====== Supplied material ======

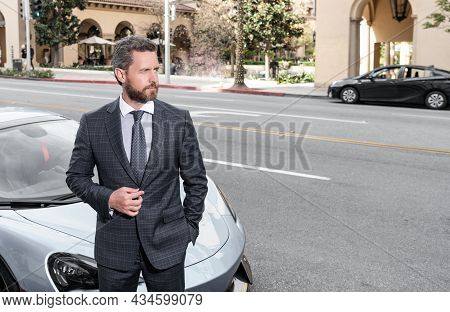 Handsome Mature Man In Businesslike Suit Stand By Luxury Car Outdoor, Copy Space, Success.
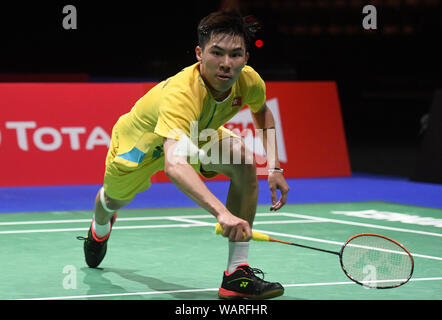 Basel, Switzerland. 21st Aug, 2019. Lee Cheuk Yiu of China's Hong Kong competes during the men's singles second round match against Chen Long of China at the BWF World Championships 2019 in Basel, Switzerland, Aug. 21, 2019. Credit: Li Jundong/Xinhua/Alamy Live News - Stock Photo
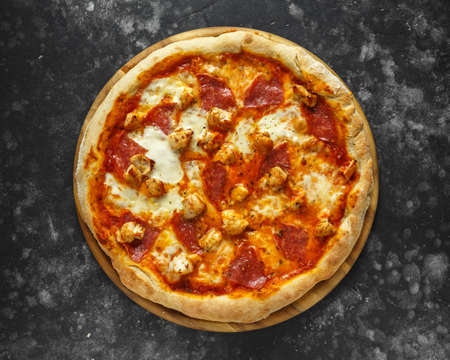 Hausgemachte rustikale Pizza mit Salami und Hühnchen mit geschmolzenem Mozzarella.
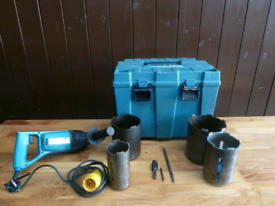 Makita diamond drill core cutter kit 110v. Comes with case and 4 core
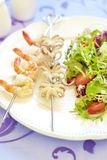 Grilled seafood on skewer and fresh salad Stock Images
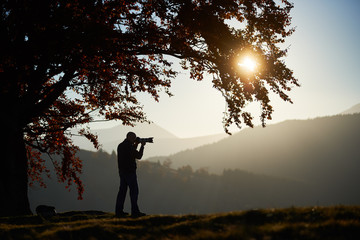 Hiker tourist man taking picture of beautiful mountain panorama at dusk and setting sun using camera standing under big tree with golden leaves on grassy valley. Tourism and photography concept.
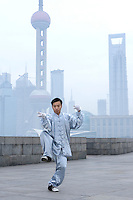 A man practices the Chinese martial art tai-chi at dawn on the Bund, in front of the Oriental Pearl tower (left) and the World Financial Center (right), in Shanghai, China, on February 1, 2009. Photo by Lucas Schifres/Pictobank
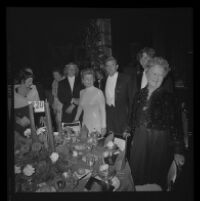 Otis Chandler (center) with wife Marilyn Brant (left) mother Dorothy Buffum Chandler and sons at the Las Madrinas Ball, 1973.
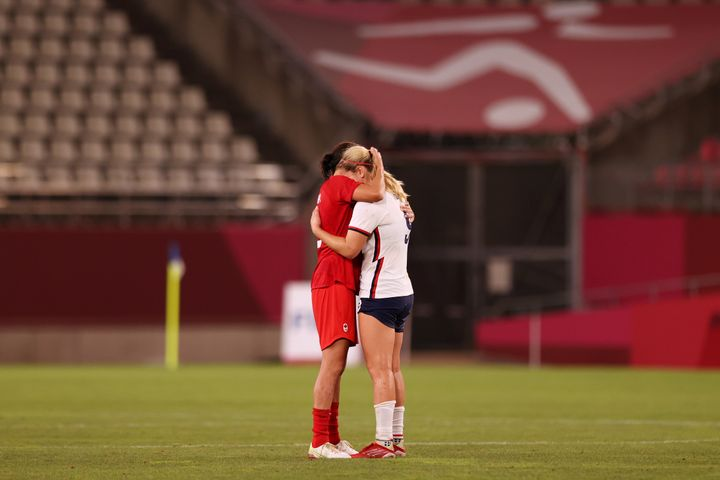 Lindsey Horan of the United States, right, is consoled by a Canadian player after Canada's 1-0 victory.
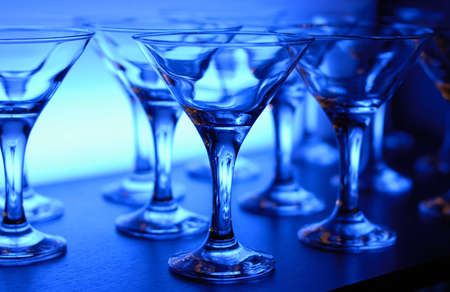 Wineglasses arranged in rows on the table in blue light photo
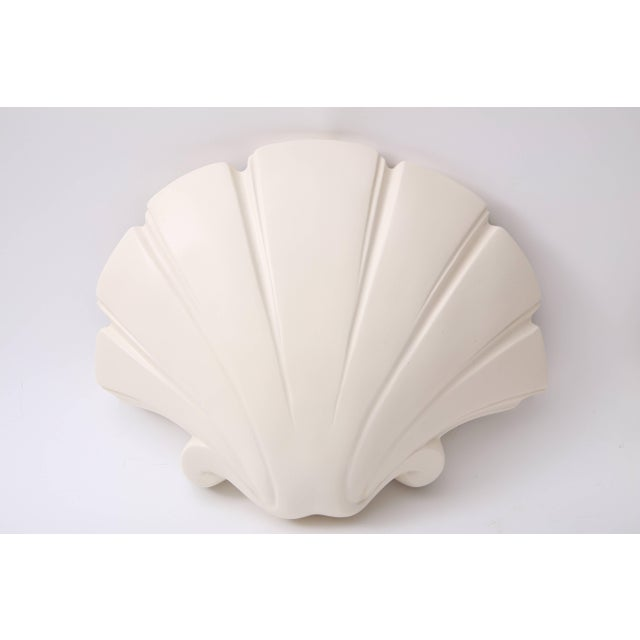 This pair of clamshell-form wall sconces were created by Sirmos and date to the 1970s-1980s. Note: These have been...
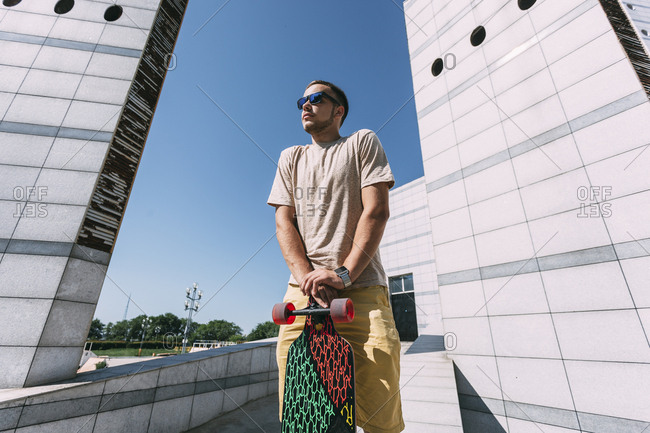 Young man with longboard surrounded by modern architecture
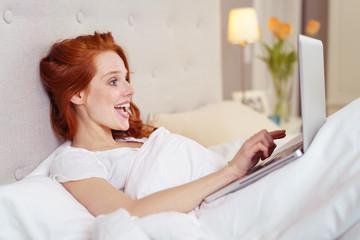 frau liegt im bett und schaut lachend auf ihr laptop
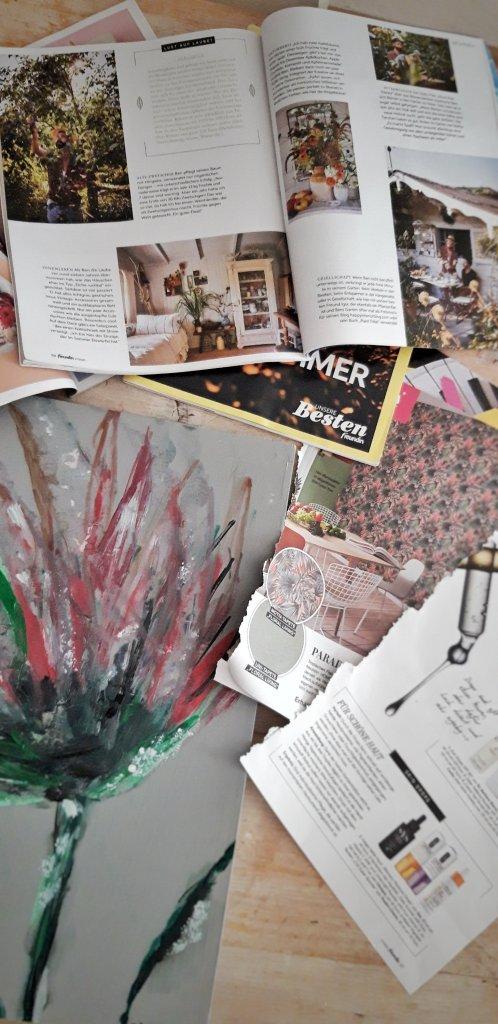 Magazinseiten und ein altes Bild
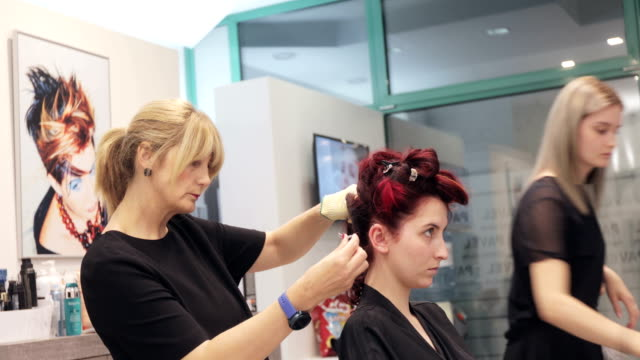 vidéos et rushes de coiffeurs de mère et de descendant travaillant dans leur salon de coiffure - coiffeur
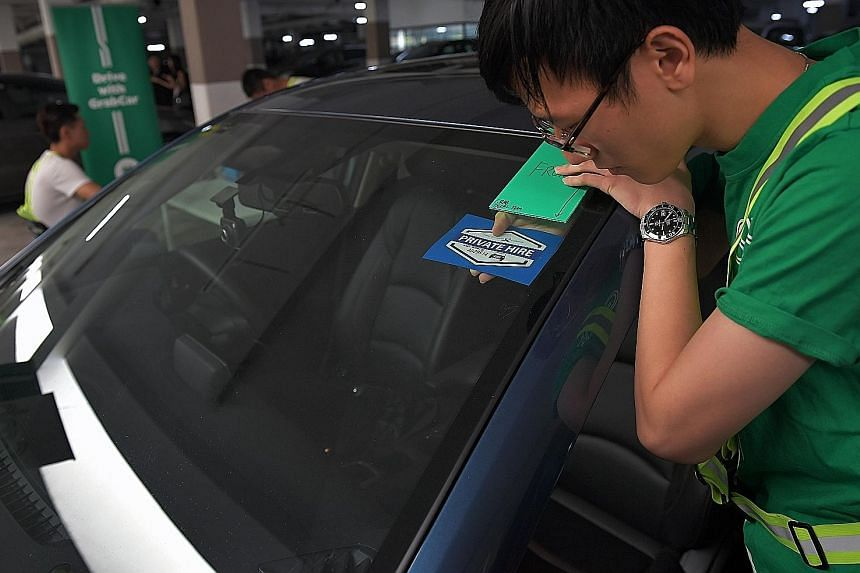 """Above: A Grab employee applying the Private Hire Car Driver's Vocational Licence decal to a car yesterday. About 27,000 cars have had such decals affixed. Left: The word """"void"""" appears on both sides of the tamper-evident decal once it is peeled off,"""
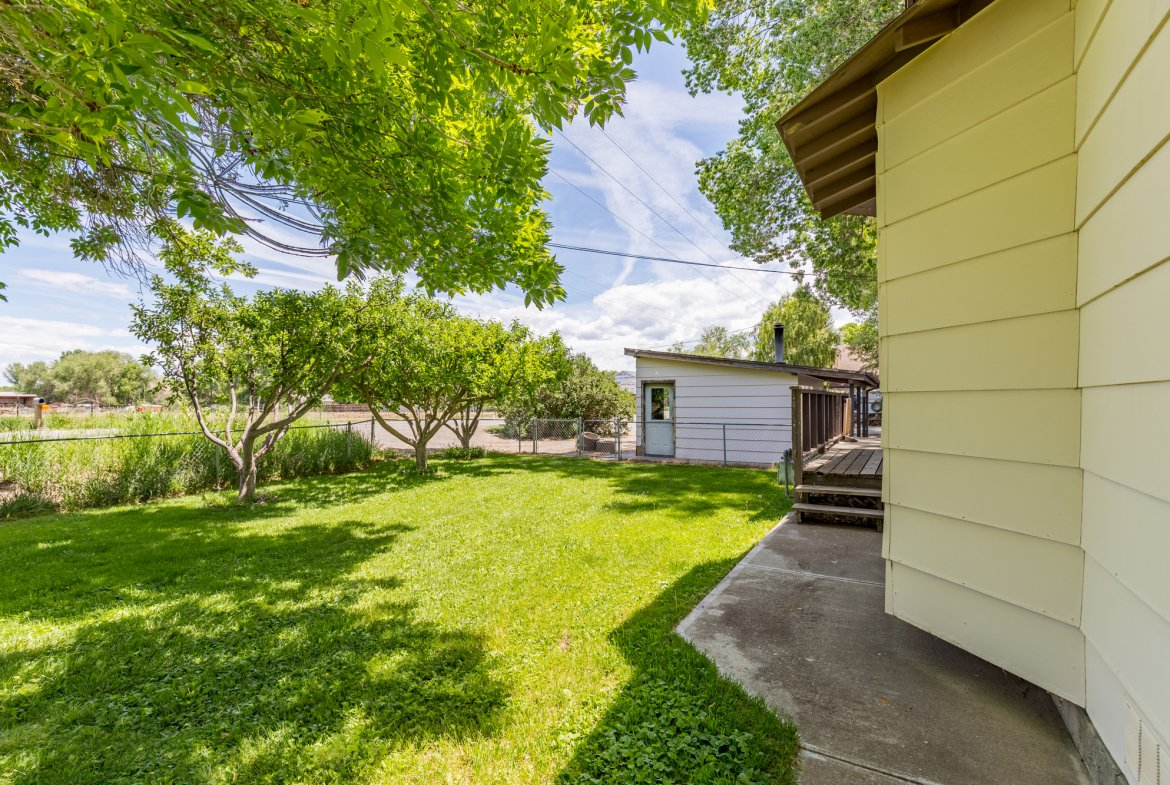 Back of Home with Covered Entry- 418 6400 Rd Montrose, CO 81403 - Atha Team Realty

======

What to do |
From the first line to the last, copy the listing above exactly and leave out the images.

Reply to the task |
 Handsome Mature Man In Businesslike Suit Stand By Luxury Car Outdoor, Copy Space, Success.
 Basel, Switzerland. 21st Aug, 2019. Lee Cheuk Yiu of China's Hong Kong competes during the men's singles second round match against Chen Long of China at the BWF World Championships 2019 in Basel, Switzerland, Aug. 21, 2019. Credit: Li Jundong/Xinhua/Alamy Live News - Stock Photo
 Hausgemachte rustikale Pizza mit Salami und Hühnchen mit geschmolzenem Mozzarella.
 Makita diamond drill core cutter kit 110v. Comes with case and 4 core
 Grilled seafood on skewer and fresh salad Stock Images
 Hiker tourist man taking picture of beautiful mountain panorama at dusk and setting sun using camera standing under big tree with golden leaves on grassy valley. Tourism and photography concept.
 A man practices the Chinese martial art tai-chi at dawn on the Bund, in front of the Oriental Pearl tower (left) and the World Financial Center (right), in Shanghai, China, on February 1, 2009. Photo by Lucas Schifres/Pictobank
 Otis Chandler (center) with wife Marilyn Brant (left) mother Dorothy Buffum Chandler and sons at the Las Madrinas Ball, 1973.
 Lindsey Horan of the United States, right, is consoled by a Canadian player after Canada's 1-0 victory.
 Wineglasses arranged in rows on the table in blue light photo
 This pair of clamshell-form wall sconces were created by Sirmos and date to the 1970s-1980s. Note: These have been...
 Young man with longboard surrounded by modern architecture
 frau liegt im bett und schaut lachend auf ihr laptop
 Magazinseiten und ein altes Bild
 vidéos et rushes de coiffeurs de mère et de descendant travaillant dans leur salon de coiffure - coiffeur
 """Above: A Grab employee applying the Private Hire Car Driver's Vocational Licence decal to a car yesterday. About 27,000 cars have had such decals affixed. Left: The word """"void"""" appears on both sides of the tamper-evident decal once it is peeled off,"""
 Back of Home with Covered Entry- 418 6400 Rd Montrose, CO 81403 - Atha Team Realty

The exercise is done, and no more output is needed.